#### [PROBLEM TO WORK ON]
Quote the passage on art galleries in Boyle Heights from "Many long-time residents" up to and including "of the resistance.", word for word.

Many long-time residents of Boyle Heights are attempting to resist the forces of their own extinction. Entering the fray, ostensibly on behalf of the community, is a traveling troupe of self-proclaimed political-aesthetic quasi-Marxist pioneers known as Ultra-red.
One of the effects of the Ultra-red invasion, has been a heightened focus on the economic impact on Boyle Heights of a few art galleries; many, but not all, of which have recently appeared in the neighborhood. Even those galleries located in an underused industrial area have become the target of the resistance.
Through the intervention of Ultra-red, and its affiliate groups, many of the residents of Boyle Heights have come to view the galleries as the generators of gentrification. They believe that closing the art galleries will substantially alter, if not halt, the economic forces headed in their direction. This claim has left most gallery owners in a state of confusion; they argue that the vitriol against the galleries does not take into account the complex forces of gentrification and misunderstands the galleries’ actual impact.
Their bewilderment is understandable. Art galleries do not simply materialize from another dimension dragging the unwilling forces of gentrification behind them. The galleries are the initial surge of an economic tsunami – a position that has been occupied in other communities by coffee shops, restaurants, retail stores, etc. Though the galleries are being presented as the harbingers of economic disaster, the fervor against them is disconnected from their actual impact on gentrification.

#### [INFORMATION SUPPLIED]
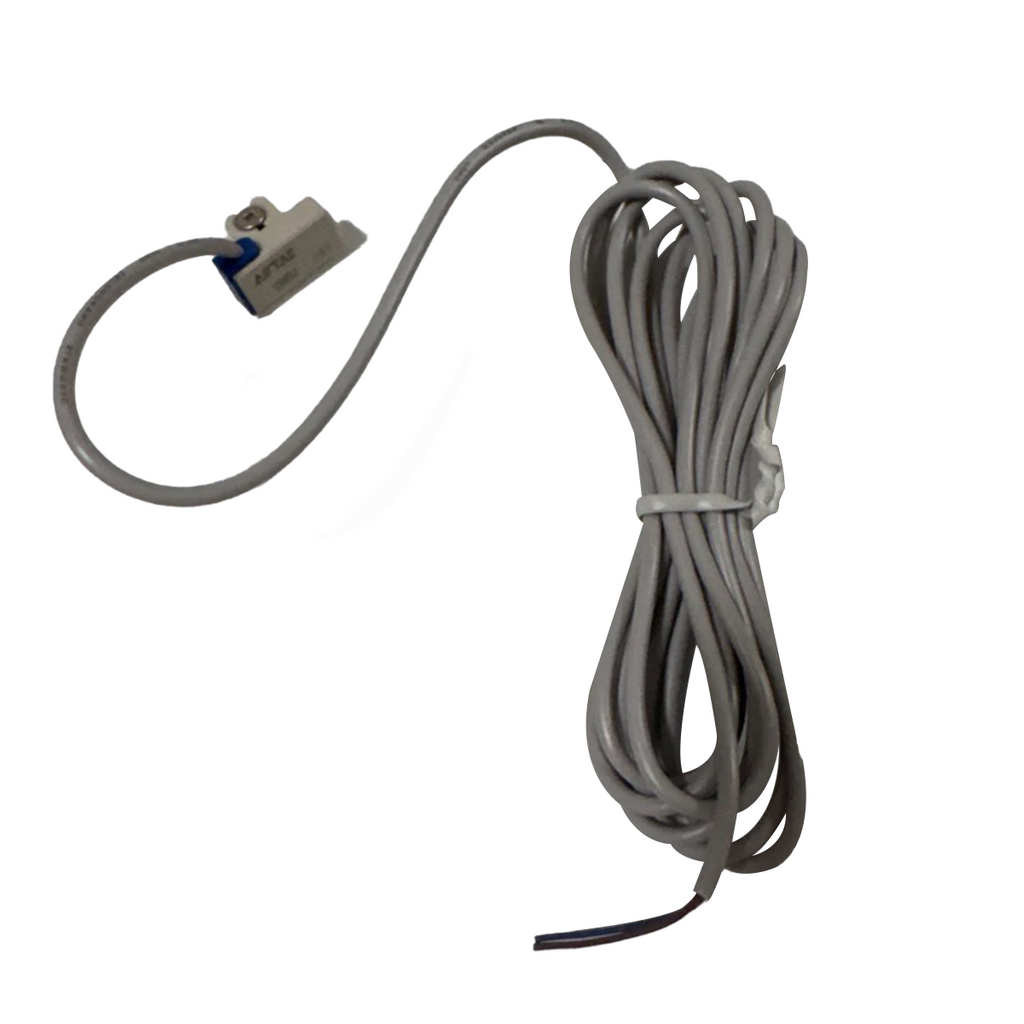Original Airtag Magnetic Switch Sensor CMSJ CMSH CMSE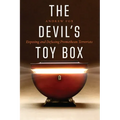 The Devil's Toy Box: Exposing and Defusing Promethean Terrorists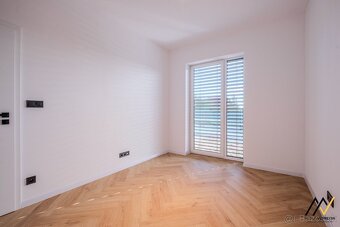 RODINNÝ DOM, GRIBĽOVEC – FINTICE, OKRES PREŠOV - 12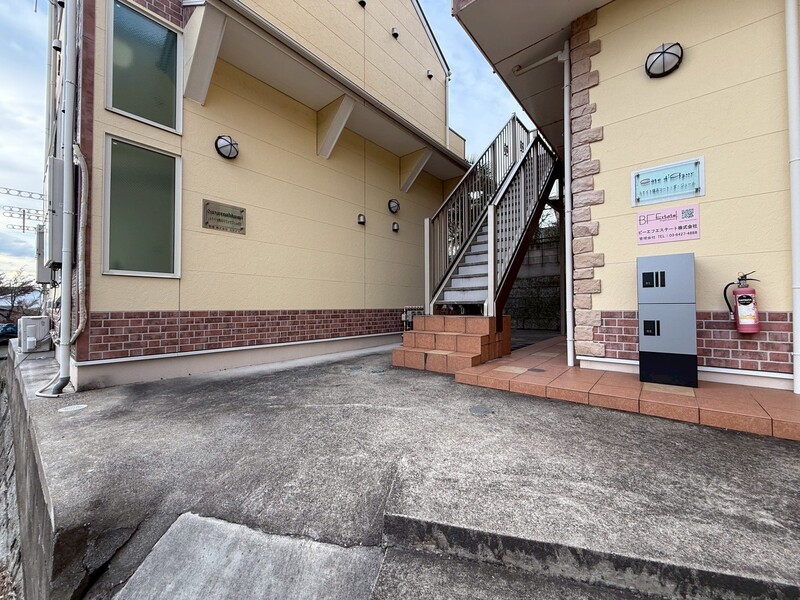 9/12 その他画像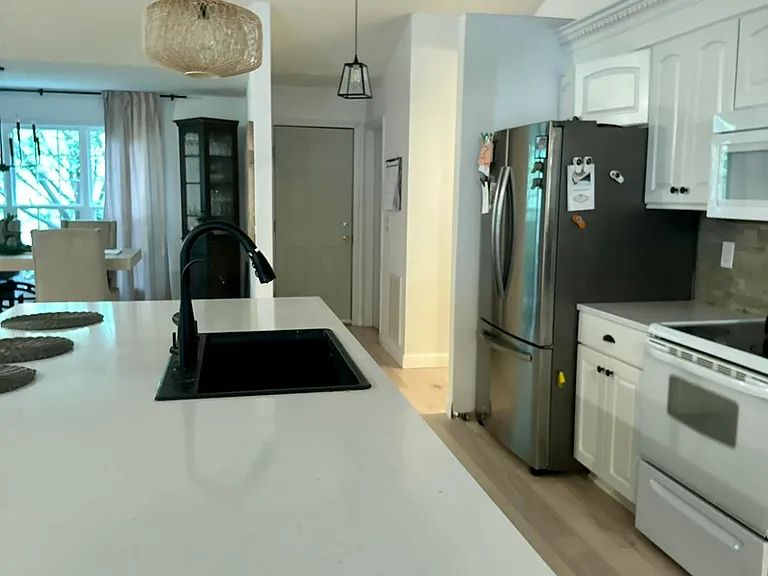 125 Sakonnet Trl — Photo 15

#### [RESPONSE BELOW]
Many long-time residents of Boyle Heights are attempting to resist the forces of their own extinction. Entering the fray, ostensibly on behalf of the community, is a traveling troupe of self-proclaimed political-aesthetic quasi-Marxist pioneers known as Ultra-red.
One of the effects of the Ultra-red invasion, has been a heightened focus on the economic impact on Boyle Heights of a few art galleries; many, but not all, of which have recently appeared in the neighborhood. Even those galleries located in an underused industrial area have become the target of the resistance.